What needs to be done
Each line in the records below, from the one that contains "order: Lagomorpha" to the one that contains "scientific name: Urocyon cinereoargenteus", should be reproduced exactly, the first and last included.

Given records below:

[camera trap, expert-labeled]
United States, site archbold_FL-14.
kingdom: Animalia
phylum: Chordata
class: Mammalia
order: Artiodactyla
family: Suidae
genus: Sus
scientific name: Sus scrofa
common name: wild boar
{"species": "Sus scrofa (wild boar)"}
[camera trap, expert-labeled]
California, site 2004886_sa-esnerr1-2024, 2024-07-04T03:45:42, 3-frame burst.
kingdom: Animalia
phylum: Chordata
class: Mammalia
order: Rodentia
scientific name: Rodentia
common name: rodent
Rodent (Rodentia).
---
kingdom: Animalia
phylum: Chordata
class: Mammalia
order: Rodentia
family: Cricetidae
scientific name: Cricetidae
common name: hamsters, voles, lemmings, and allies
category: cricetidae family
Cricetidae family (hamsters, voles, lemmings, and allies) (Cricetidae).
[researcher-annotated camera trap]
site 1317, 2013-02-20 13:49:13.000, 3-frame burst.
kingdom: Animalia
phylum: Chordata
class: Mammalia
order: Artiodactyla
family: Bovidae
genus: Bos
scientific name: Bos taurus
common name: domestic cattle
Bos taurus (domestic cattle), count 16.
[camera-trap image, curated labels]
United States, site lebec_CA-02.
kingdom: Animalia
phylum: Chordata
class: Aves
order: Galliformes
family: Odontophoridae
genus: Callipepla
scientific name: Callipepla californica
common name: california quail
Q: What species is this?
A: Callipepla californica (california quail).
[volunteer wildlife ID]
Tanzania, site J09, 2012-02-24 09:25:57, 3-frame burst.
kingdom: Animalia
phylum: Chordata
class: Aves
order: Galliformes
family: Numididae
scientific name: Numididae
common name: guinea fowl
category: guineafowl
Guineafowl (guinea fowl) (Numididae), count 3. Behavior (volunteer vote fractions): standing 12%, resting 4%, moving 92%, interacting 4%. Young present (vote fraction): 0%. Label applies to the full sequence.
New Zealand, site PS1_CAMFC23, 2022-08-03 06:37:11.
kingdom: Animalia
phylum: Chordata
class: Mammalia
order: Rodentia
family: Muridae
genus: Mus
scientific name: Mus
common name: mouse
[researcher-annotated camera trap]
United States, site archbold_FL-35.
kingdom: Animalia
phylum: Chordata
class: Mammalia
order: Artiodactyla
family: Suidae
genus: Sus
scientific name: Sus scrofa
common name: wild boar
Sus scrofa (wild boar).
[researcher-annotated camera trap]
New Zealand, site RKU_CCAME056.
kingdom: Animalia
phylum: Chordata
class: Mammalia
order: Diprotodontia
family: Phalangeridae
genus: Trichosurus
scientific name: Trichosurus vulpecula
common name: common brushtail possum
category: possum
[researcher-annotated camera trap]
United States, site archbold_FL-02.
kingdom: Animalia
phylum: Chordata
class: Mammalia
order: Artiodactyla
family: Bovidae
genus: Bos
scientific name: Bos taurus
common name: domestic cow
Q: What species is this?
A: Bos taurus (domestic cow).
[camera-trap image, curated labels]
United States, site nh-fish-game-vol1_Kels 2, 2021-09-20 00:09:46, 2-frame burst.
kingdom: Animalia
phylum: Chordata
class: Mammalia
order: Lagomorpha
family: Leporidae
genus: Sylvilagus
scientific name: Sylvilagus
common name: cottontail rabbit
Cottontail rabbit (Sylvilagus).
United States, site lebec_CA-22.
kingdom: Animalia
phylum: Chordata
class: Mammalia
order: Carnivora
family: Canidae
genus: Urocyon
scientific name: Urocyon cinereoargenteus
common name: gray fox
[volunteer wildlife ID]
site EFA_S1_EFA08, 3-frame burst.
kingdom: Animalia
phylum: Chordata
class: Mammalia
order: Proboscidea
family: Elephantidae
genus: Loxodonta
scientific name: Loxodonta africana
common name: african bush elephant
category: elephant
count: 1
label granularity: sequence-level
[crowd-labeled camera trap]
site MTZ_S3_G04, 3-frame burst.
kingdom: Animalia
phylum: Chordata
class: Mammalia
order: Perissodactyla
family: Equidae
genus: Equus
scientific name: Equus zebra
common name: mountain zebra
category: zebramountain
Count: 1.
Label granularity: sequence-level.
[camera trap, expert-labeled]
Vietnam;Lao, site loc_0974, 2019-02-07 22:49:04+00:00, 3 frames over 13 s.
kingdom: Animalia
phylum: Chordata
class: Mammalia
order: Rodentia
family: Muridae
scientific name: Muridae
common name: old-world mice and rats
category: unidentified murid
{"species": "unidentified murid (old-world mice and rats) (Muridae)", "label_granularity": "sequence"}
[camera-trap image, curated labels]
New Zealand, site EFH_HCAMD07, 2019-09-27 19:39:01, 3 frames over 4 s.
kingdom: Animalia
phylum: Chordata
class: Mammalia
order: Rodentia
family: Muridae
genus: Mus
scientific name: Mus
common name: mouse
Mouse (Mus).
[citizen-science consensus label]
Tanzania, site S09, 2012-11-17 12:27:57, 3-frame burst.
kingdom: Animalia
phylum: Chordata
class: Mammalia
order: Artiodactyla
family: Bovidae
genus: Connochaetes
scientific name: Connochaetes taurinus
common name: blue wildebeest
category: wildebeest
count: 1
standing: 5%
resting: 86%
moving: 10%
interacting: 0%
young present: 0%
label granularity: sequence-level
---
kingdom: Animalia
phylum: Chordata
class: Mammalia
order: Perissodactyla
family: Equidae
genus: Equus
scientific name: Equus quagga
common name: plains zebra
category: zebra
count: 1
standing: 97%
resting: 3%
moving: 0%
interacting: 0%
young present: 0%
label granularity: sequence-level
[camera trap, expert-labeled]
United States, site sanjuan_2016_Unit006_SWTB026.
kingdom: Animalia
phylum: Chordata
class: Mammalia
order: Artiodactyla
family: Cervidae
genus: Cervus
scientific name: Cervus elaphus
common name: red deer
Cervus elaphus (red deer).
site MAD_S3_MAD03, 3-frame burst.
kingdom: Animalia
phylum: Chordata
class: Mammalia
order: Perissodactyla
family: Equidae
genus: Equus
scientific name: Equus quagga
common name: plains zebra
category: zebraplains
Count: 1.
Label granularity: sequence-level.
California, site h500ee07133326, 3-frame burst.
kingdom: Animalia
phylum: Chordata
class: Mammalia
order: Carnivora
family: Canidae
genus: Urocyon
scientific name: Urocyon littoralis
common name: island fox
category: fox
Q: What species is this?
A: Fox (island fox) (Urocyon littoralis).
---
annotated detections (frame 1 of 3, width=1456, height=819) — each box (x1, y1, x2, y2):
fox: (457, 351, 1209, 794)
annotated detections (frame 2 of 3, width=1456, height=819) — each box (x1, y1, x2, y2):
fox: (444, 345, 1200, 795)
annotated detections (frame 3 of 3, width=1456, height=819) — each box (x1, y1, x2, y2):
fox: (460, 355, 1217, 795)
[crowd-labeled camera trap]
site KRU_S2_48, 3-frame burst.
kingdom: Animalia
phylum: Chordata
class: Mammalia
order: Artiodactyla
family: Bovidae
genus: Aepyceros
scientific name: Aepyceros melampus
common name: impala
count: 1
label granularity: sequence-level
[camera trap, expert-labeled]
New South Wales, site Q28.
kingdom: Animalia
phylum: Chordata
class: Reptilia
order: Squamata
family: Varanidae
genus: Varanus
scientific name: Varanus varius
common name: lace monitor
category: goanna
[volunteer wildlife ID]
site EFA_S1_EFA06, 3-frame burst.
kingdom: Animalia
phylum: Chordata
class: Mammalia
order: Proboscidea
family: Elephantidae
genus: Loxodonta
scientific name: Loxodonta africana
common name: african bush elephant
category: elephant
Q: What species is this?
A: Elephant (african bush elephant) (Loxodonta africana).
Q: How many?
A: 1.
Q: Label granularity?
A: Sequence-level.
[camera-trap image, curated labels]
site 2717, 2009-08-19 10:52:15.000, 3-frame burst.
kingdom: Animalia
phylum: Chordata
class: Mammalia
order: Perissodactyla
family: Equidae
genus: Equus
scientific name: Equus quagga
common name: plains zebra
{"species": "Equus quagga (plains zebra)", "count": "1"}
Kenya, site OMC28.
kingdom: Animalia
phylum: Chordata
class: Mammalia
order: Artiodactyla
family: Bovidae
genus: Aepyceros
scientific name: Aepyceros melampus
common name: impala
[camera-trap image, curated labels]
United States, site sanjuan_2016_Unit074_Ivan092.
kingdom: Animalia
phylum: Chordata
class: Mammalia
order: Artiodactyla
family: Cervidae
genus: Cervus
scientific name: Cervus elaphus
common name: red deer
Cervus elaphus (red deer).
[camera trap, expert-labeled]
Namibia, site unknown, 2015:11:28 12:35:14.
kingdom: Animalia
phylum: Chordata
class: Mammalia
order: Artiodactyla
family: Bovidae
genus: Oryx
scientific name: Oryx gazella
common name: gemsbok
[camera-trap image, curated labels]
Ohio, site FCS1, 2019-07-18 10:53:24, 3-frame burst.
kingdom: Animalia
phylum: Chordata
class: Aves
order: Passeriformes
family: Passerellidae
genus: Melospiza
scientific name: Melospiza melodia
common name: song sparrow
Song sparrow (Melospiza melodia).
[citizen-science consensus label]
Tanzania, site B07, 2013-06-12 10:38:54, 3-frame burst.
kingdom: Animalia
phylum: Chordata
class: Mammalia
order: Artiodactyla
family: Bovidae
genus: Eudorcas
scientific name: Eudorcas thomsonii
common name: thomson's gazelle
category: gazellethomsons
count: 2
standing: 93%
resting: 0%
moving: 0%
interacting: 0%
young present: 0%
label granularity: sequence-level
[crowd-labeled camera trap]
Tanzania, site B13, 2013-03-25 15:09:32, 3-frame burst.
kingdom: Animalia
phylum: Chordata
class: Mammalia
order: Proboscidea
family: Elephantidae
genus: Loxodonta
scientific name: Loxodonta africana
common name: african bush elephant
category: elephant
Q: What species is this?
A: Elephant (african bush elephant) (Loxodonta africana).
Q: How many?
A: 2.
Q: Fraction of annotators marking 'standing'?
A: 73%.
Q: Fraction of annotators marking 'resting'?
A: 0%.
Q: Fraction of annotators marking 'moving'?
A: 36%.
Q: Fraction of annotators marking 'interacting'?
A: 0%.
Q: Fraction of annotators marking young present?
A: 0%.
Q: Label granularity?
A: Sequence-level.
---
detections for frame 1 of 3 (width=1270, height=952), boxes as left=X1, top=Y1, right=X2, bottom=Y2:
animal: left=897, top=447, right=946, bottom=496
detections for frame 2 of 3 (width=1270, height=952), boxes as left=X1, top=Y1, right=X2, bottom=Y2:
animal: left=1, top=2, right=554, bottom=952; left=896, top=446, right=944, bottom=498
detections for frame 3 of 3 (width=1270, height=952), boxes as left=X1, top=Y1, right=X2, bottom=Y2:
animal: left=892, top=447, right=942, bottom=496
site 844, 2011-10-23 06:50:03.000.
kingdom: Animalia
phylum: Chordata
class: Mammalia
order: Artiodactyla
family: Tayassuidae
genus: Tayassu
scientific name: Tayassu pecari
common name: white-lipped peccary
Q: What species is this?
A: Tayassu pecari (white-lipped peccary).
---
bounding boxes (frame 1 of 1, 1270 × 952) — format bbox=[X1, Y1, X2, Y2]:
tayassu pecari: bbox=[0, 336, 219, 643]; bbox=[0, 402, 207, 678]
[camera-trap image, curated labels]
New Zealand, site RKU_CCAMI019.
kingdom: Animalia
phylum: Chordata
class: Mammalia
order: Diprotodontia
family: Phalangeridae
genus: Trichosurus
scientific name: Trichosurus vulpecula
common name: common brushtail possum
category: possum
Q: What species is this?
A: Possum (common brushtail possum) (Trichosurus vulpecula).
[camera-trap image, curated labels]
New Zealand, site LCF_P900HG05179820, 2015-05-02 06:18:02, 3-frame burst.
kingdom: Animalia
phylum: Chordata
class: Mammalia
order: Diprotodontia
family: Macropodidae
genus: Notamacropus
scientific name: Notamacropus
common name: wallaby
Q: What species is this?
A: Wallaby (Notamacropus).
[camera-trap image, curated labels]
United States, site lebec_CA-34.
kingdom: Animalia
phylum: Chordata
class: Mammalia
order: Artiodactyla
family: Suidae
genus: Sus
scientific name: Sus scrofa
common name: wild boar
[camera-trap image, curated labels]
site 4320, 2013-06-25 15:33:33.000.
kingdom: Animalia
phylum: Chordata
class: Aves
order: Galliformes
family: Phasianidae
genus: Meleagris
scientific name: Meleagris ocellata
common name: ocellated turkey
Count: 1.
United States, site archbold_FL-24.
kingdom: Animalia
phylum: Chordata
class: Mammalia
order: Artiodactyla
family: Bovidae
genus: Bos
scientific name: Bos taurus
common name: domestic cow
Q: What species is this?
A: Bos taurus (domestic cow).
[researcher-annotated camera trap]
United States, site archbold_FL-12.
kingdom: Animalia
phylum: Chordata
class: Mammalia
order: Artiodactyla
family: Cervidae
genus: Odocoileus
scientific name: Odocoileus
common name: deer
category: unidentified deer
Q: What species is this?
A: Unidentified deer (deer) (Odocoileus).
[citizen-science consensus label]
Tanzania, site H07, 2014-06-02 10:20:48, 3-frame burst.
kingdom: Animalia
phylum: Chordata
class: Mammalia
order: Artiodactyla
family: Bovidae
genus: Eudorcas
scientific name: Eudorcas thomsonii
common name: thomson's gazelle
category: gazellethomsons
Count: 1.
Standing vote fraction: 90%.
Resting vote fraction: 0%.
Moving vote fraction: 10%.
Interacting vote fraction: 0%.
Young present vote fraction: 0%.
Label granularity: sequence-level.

End of Given records.

Response for this exercise
order: Lagomorpha
family: Leporidae
genus: Sylvilagus
scientific name: Sylvilagus
common name: cottontail rabbit
Cottontail rabbit (Sylvilagus).
United States, site lebec_CA-22.
kingdom: Animalia
phylum: Chordata
class: Mammalia
order: Carnivora
family: Canidae
genus: Urocyon
scientific name: Urocyon cinereoargenteus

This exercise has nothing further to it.